# Coral Bay Marina ?.



## Isaac Hunt (Aug 7, 2012)

Evening all,

I`ve read in a few different places that a new Marina is planned for Coral Bay. I was just wondering if anyone knows if this is definitely going ahead ?, or is it still in the early Planning stage ?, or anything else for that matter !!. :confused2:


----------



## Kalimera (Oct 19, 2011)

Isaac Hunt said:


> Evening all,
> 
> I`ve read in a few different places that a new Marina is planned for Coral Bay. I was just wondering if anyone knows if this is definitely going ahead ?, or is it still in the early Planning stage ?, or anything else for that matter !!. :confused2:


Doubt it! There was supposed to be a marina in Pissouri too!


----------



## Maricha (Jul 18, 2012)

Isaac Hunt said:


> Evening all,
> 
> I`ve read in a few different places that a new Marina is planned for Coral Bay. I was just wondering if anyone knows if this is definitely going ahead ?, or is it still in the early Planning stage ?, or anything else for that matter !!. :confused2:


I remember I saw the same news a few month ago - but I guess it has been delayed a few years...
It's not in Coral Bay but between Coral Bay and Kissonerga as I see it.

==================================================

**Work to complete:**
a) Return the part of the Coral Bay marina thread starting at "## Kalimera (Oct" and ending at "in Pissouri too!", word for word.
b) Resume the Coral Bay marina thread, picking up right after its final sentence.

**Stored data:**

==================================================

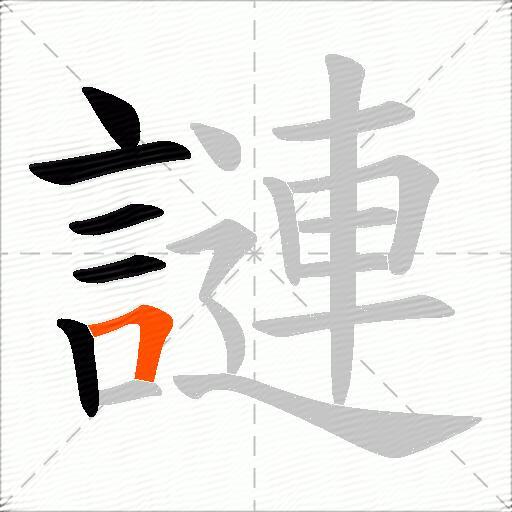 謰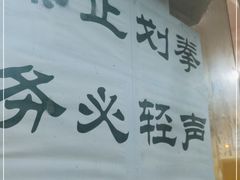 门面-夜烤·宜宾烧烤(洋河路店)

==================================================

**Responses to the exercise:**
a)
## Kalimera (Oct 19, 2011)

Isaac Hunt said:


> Evening all,
> 
> I`ve read in a few different places that a new Marina is planned for Coral Bay. I was just wondering if anyone knows if this is definitely going ahead ?, or is it still in the early Planning stage ?, or anything else for that matter !!. :confused2:


Doubt it! There was supposed to be a marina in Pissouri too!

b)
Location | Paphos Marina


----------



## Veronica (Apr 5, 2008)

The location is Kissonerga Bay which is just before Coral Bay. We are constantly being told that construction will start soon but I personally don't think that anything will happen until the Limassol marina is complete. 
There has been a lot of fighting in court between several companies for the contract and this held things up in the first place and then with the economic crisis construction companies are putting major projects on hold until things improve. 
One of the companies which form the consortium for the Paphos marina is also involved in the Limassol marina so I would think that they will be reluctant to start another large project until that is complete.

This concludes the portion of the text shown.